THE PLOT: A single mother, with dreams of becoming a writer, has a son at the age of 15 in 1965 and goes through a failed marriage with the drug-addicted father.

AFTER: Well, at least the slapstick comedy seems to be over - I'm finally into some more serious fare.  This is a film about a girl who gets pregnant while still in high-school in the mid-1960's, a time at which that sort of thing was still frowned upon, or at least gossiped about.  This forces her to get married to a man she perceives as being socially beneath her, and the resulting chain of events keeps her in small-town Connecticut for most of her life.  Between raising the kid and never having spare money, she's never able to follow her dreams and go to college.  

Which sort of reminds me of "Joy", which I watched a few weeks back, where Joy was constantly mad with her parents because they never put her in touch with a patent lawyer when she was a kid with ideas for inventions.  In this film Beverly always blames someone else for her situation - her parents, her husband, her kid.  When a friend from high school returns home after attending college in California, he asks her why she doesn't just pack up and head out to the West Coast herself, attend a state school so the state will pay for it.  Well, this leads to an obvious question, since they have state colleges in Connecticut and New York, too - why can't she attend one of those?  

Her story is told mostly in flashback (ugh, again?) as she and her adult son travel across the state to get her ex-husband to sign a waiver so that her book about their relationship can be published.  And we the audience know she's an excellent mother, because every time she gets upset with her son, she yells, "I was a GOOD mother!"  Well, yeah, if that's all that it takes.  Then what about the scenes where she wouldn't change her son's diaper, and relied on her own mother's help to keep her house clean?  And when her son is playing on top of an above-ground pool while she's talking to her friend about what a great mother she is, you can almost predict the ironic result of what's going on in the background. 

This film was based on the autobiography of Beverly Donofrio, and it has that feel of trying to explain why nothing bad that happened to her was ever her fault.  And I'm sure she remembers things this way, even if they didn't quite happen this way.  Like, the word "boobs" might date back to the 1930's, but I have a hard time believing that an 11-year old girl in 1961 would use it while talking to her father. 
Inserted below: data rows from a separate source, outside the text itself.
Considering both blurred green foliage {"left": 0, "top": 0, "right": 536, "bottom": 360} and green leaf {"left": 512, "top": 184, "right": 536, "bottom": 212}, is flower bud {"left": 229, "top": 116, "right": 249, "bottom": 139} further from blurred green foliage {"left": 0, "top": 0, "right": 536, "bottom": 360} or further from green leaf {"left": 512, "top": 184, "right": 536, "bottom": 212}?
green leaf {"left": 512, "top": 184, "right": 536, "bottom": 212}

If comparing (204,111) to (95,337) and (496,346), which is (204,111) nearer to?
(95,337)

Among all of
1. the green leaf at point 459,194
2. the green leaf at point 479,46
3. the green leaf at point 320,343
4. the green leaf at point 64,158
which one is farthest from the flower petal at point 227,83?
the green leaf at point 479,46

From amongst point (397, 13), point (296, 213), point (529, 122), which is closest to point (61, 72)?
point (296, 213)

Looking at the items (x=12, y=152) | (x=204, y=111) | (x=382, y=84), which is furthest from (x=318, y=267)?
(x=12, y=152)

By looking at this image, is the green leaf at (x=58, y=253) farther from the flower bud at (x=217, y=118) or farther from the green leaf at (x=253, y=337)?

Another problem was created by casting the then 26-year old Drew Barrymore to play Beverly at 15 and beyond.  Drew didn't even look 15 when she WAS 15, so what made some director think she could pull this off at 26?  She didn't look old enough when she played Beverly later in life either, in fact in real life she was two years younger than the actor playing her son.  

The worst thing was probably the hypocrisy of not allowing her own son to transfer colleges the way he wanted to, which made him feel just as trapped as she did, but she never realized it until the end.  I guess she finally may have got some understanding that she screwed up her parents' lives the same way that her son screwed up hers, but why was it so difficult to realize this?  In the end, people sort of get what they all want, and that's a powerful metaphor for life, but it's so much work getting there...

Also starring Drew Barrymore (last seen in "Altered States"), Steve Zahn (last seen in "Bandidas"), James Woods (last seen in "The Specialist"), Lorraine Bracco (last seen in "The Pick-Up Artist"), Adam Garcia, Sara Gilbert (last seen in "Laws of Attraction"), Peter Facinelli (last seen in "Supernova"), Rosie Perez (last seen in "Pitch Perfect 2"), Vincent Pastore, David Moscow (also carrying over from "Just Married"), Logan Lerman (last seen in "Fury"), with a cameo from Maggie Gyllenhaal (last seen in "Secretary").